The Triumph of the Humanities

Fish on the humanities exporting theory to the social and physical sciences:

"What this all suggests is that while we have been anguishing over the fate of the humanities, the humanities have been busily moving into, and even colonizing, the fields that were supposedly displacing them. In the ‘70s and the ‘80s the humanities exported theory to the social sciences and (with less influence) to the sciences; many disciplines saw a pitched battle between the new watchwords — perspective, contingency, dispersion, multi-vocality, intertextuality — and the traditional techniques of dispassionate observation, the collection of evidence, the drawing of warranted conclusions and the establishing of solid fact. Now the dust has settled and the invaded disciplines have incorporated much of what they resisted. Propositions that once seemed outlandish — all knowledge is mediated, even our certainties are socially constructed — are now routinely asserted in precincts where they were once feared as the harbingers of chaos and corrosive relativism.

One could say then that the humanities are the victors in the theory wars; nearly everyone now dances to their tune. But this conceptual triumph has not brought with it a proportionate share of resources or institutional support. Perhaps administrators still think of the humanities as the province of precious insights that offer little to those who are charged with the task of making sense of the world. Volumes like “GeoHumanities” tell a different story, and it is one that cannot be rehearsed too often."
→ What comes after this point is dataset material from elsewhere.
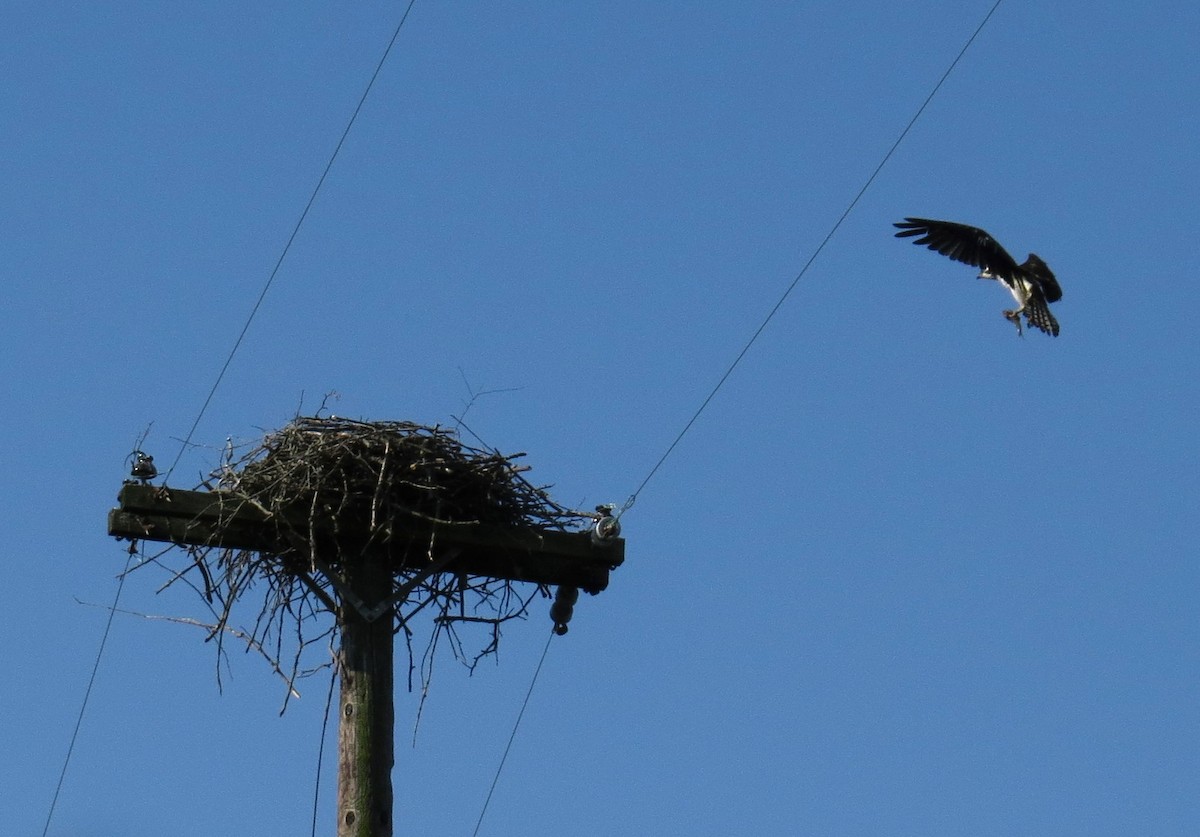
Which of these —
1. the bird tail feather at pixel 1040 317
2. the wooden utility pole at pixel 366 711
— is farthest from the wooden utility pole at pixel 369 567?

Though academia/economies at large have adopted its tools and ideas, contemporary theory still has a reputation for having little to say about how the world works. you see it in the job market for humanities majors when they graduate. In school they are taught to be interdisciplinary, to think above and beyond constructions and recognize them for what they are, to think as profoundly as the world knows how, yet the economies they have to find jobs in demand narrow skills and learned functionalities. There is a disconnect between what a person knows and what a person can contribute.